Banks and fictitious capital

"The banks themselves were doing business on capitals, three-fourths of which were fictitious; and to extend their profit they furnished fictitious capital to every man"

- Thomas Jefferson, June 1819

"Some mechanism has got to be in place that restricts the amount of money which is produced - either a gold standard or currency board or something of that nature - because unless you do that all of history suggests that inflation will take hold with very deleterious effects on economic activity."

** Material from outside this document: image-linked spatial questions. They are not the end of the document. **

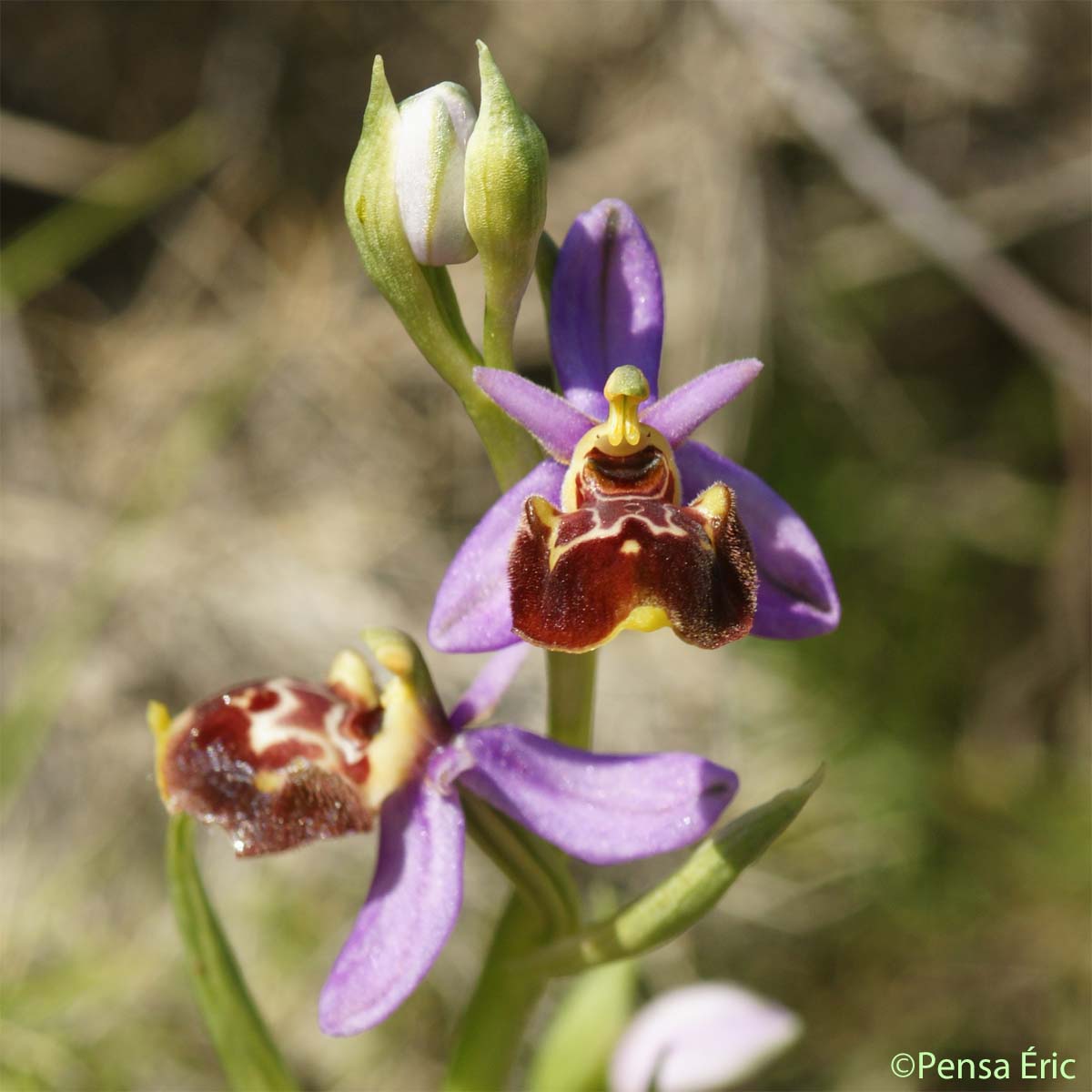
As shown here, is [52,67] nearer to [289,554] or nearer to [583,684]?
[289,554]

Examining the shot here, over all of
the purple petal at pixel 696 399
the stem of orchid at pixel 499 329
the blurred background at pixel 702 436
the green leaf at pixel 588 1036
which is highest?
the blurred background at pixel 702 436

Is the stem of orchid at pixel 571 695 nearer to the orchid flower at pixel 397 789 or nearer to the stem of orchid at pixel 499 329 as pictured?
the orchid flower at pixel 397 789

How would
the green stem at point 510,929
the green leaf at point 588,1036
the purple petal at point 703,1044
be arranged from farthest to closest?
the green leaf at point 588,1036 → the purple petal at point 703,1044 → the green stem at point 510,929

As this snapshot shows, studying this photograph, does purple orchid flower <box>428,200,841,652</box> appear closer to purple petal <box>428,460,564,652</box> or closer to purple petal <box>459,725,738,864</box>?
purple petal <box>428,460,564,652</box>

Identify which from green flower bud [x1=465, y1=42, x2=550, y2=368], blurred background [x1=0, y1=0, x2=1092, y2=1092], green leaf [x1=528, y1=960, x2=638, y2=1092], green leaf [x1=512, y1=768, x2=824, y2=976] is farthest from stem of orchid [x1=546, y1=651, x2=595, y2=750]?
blurred background [x1=0, y1=0, x2=1092, y2=1092]

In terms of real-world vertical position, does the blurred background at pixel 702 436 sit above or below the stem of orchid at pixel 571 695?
above

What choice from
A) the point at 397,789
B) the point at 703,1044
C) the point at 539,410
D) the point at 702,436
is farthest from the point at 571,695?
the point at 702,436

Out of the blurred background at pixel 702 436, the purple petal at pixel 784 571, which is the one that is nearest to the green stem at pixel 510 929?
the purple petal at pixel 784 571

- Alan Greenspan, October 2007

The root cause of the economic mess is not a bunch of bad mortgages.
The root cause is an uncontrolled, inflationary monetary policy.

We need sound money.

Tim White

6 comments:

Anonymous said...

what would your reaction be if McCain endorsed the gold standard?

Anonymous said...

In short, I'd be extremely excited. However, I've been educating myself on this a fair bit over the past year or so and have a somewhat different feeling now.

I think "a gold standard" is an easy to understand sound bite. But now being better educated, my concern is more an elimination of fiat money and a return to sound money.

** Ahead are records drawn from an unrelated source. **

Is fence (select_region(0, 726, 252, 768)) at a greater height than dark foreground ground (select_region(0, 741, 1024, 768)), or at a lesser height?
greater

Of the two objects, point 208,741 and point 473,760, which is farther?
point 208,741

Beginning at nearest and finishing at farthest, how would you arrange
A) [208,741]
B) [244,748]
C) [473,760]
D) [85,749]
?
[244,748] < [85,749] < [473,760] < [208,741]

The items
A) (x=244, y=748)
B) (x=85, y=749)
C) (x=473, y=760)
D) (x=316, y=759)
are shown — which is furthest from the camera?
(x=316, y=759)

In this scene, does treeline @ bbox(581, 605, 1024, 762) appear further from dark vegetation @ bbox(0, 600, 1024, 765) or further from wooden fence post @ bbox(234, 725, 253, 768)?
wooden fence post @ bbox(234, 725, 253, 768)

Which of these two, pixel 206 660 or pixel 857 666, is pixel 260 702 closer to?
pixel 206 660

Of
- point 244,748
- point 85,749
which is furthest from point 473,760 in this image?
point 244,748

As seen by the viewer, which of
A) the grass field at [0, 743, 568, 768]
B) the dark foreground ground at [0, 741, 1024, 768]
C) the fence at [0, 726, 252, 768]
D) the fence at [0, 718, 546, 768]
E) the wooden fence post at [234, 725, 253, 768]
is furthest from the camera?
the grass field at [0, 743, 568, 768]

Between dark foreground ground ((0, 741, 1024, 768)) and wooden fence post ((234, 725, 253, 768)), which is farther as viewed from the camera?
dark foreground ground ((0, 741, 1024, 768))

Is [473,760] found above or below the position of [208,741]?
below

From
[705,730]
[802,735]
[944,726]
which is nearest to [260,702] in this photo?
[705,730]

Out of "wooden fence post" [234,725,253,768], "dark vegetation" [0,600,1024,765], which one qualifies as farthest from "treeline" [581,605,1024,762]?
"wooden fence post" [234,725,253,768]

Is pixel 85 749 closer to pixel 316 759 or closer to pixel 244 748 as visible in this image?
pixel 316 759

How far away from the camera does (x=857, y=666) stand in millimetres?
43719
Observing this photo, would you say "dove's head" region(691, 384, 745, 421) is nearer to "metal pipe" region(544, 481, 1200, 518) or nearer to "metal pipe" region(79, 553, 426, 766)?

That's not necessarily a gold standard though. It's more a matter of simply stopping Banker Bailout Bush and Printing Press Pelosi from making more money out of thin air.

Anonymous said...

Printing Press Pelosi


You've got to be kidding. This is a Bush created problem and a Bush created solution and if it had been left to the Republicans in the house and senate, nothing would have been done except to stand around with their finger........

Anonymous said...

yo, did a single Democrats suggest reining in Fannie Mae & Freddie Mac?

One?

Blame Bush all you want but the Democrats were fat and happy on the same damm train

Anonymous said...

Bush created solution

That particular $150 billion stimulus package was a "solution" proposed by Pelosi, not Bush.

Regardless, while it seems Bush and the GOP will get tagged with the blame for this mess in November, I strongly disagree that this was created solely by Bush. He's partly, but not exclusively, to blame.

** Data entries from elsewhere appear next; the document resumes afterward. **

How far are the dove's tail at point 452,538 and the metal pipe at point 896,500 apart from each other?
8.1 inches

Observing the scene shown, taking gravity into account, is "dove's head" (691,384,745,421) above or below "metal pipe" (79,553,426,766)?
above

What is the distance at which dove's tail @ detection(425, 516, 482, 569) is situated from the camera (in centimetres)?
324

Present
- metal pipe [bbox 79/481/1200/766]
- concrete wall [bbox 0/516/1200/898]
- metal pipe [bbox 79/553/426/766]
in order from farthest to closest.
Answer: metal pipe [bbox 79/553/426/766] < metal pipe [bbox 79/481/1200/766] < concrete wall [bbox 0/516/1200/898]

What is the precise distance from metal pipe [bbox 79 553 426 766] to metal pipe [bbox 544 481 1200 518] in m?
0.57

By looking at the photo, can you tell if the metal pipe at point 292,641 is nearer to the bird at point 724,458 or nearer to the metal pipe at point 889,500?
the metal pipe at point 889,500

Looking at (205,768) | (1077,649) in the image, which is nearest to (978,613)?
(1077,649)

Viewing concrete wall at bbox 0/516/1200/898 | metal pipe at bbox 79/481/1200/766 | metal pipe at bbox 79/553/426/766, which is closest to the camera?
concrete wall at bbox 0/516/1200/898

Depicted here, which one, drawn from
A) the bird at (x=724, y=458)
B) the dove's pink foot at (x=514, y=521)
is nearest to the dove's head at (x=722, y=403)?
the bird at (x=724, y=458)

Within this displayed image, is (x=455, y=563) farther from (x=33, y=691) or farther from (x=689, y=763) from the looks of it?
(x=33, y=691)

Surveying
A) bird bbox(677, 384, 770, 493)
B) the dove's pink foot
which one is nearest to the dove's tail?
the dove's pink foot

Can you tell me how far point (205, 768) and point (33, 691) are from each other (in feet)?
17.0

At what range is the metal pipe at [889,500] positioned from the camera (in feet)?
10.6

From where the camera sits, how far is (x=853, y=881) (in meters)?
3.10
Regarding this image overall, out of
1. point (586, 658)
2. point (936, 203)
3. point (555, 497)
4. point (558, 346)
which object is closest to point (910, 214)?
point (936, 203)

Dodd and Shelby and Frank and Bachus (sp??) are all partly responsible. As are the overwhelming majority of Presidents and members of Congress who have served during the past few decades... a period in which almost no one understood, let alone challenged, our inherently flawed fiat monetary policy.

Anonymous said...

As long as we have fiat money, we'll have politicians who turn on the printing presses... it's much more politically palatable than visibly raising taxes. So instead, they give us the hidden inflation tax by inflating the money supply.

And the MSM is complicit... not intentionally though. Most political reporters have no understanding of economics.

As an example of this, look at any reporting on Greenspan or Bernanke. For decades, their words have simply been accepted by the MSM and our elected officials. And it's not because they agreed... it's because they didn't understand the monetary policy that has been handed over to the central bank in four installments - 1913, 1931, 1971 and 2008.